Collection entries ->
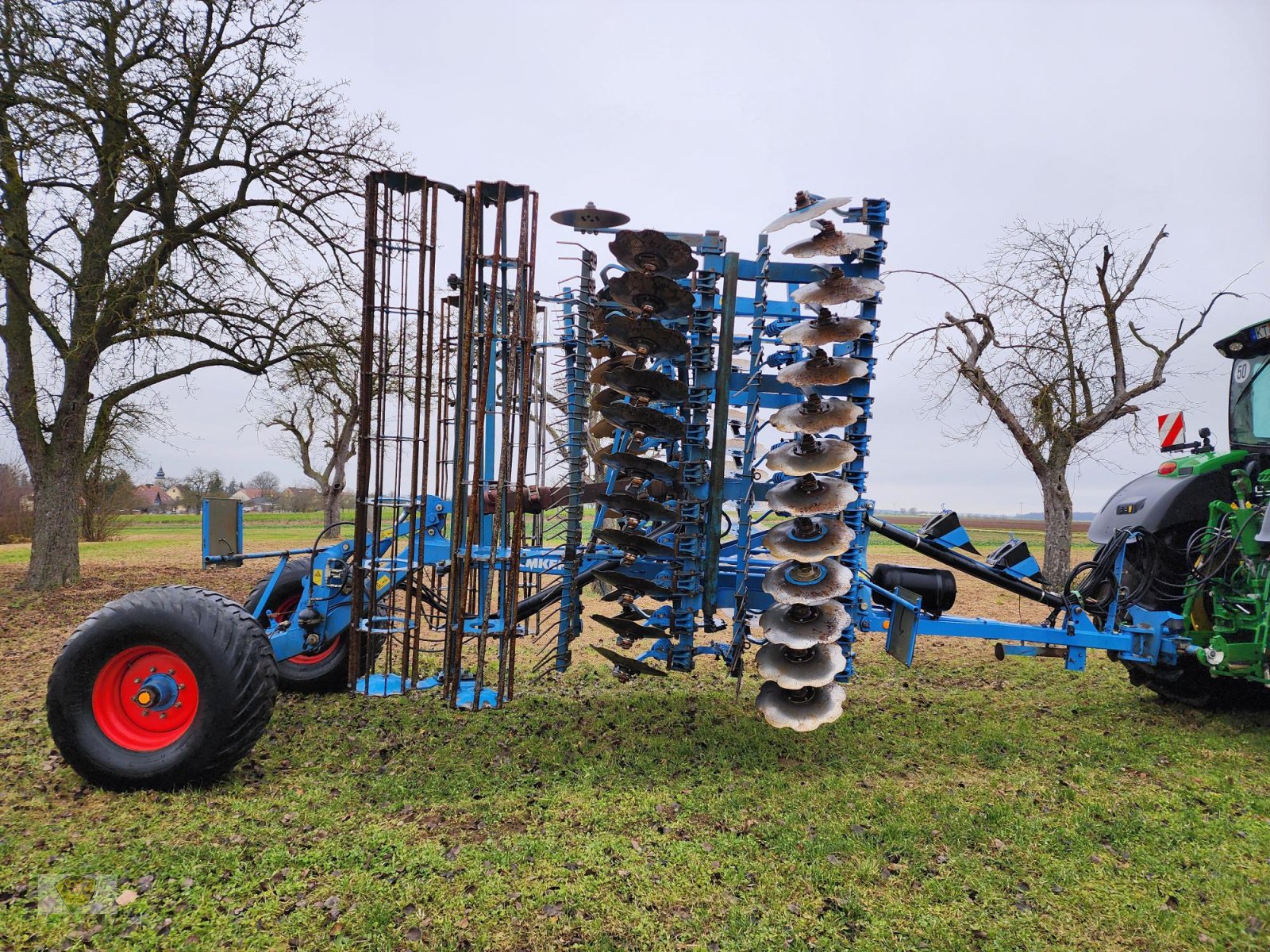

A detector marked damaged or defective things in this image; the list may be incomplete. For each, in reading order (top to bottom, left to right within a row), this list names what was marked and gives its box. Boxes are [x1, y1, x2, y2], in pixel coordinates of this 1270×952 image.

rusty disc blade [765, 191, 851, 232]
rusty disc blade [606, 228, 695, 278]
rusty disc blade [778, 221, 876, 257]
rusty disc blade [606, 271, 695, 321]
rusty disc blade [794, 270, 883, 306]
rusty disc blade [603, 314, 689, 359]
rusty disc blade [775, 311, 876, 347]
rusty disc blade [603, 365, 686, 401]
rusty disc blade [775, 351, 876, 389]
rusty disc blade [603, 403, 686, 444]
rusty disc blade [765, 397, 864, 435]
rusty disc blade [765, 438, 851, 476]
rusty disc blade [768, 479, 857, 517]
rusty disc blade [600, 527, 679, 559]
rusty disc blade [759, 517, 857, 562]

INSTRUCTIONS TO FOLLOW -> Could you return all of the entries above exactly, without any images?

ANSWER TO THIS TASK ->
A detector marked damaged or defective things in this image; the list may be incomplete. For each, in reading order (top to bottom, left to right within a row), this list names what was marked and gives its box. Boxes are [x1, y1, x2, y2], in pixel coordinates of this 1270×952 image.

rusty disc blade [765, 191, 851, 232]
rusty disc blade [606, 228, 695, 278]
rusty disc blade [778, 221, 876, 257]
rusty disc blade [606, 271, 695, 321]
rusty disc blade [794, 270, 883, 306]
rusty disc blade [603, 314, 689, 359]
rusty disc blade [775, 311, 876, 347]
rusty disc blade [603, 365, 686, 401]
rusty disc blade [775, 351, 876, 389]
rusty disc blade [603, 403, 686, 444]
rusty disc blade [765, 397, 864, 435]
rusty disc blade [765, 438, 851, 476]
rusty disc blade [768, 479, 857, 517]
rusty disc blade [600, 527, 679, 559]
rusty disc blade [759, 517, 857, 562]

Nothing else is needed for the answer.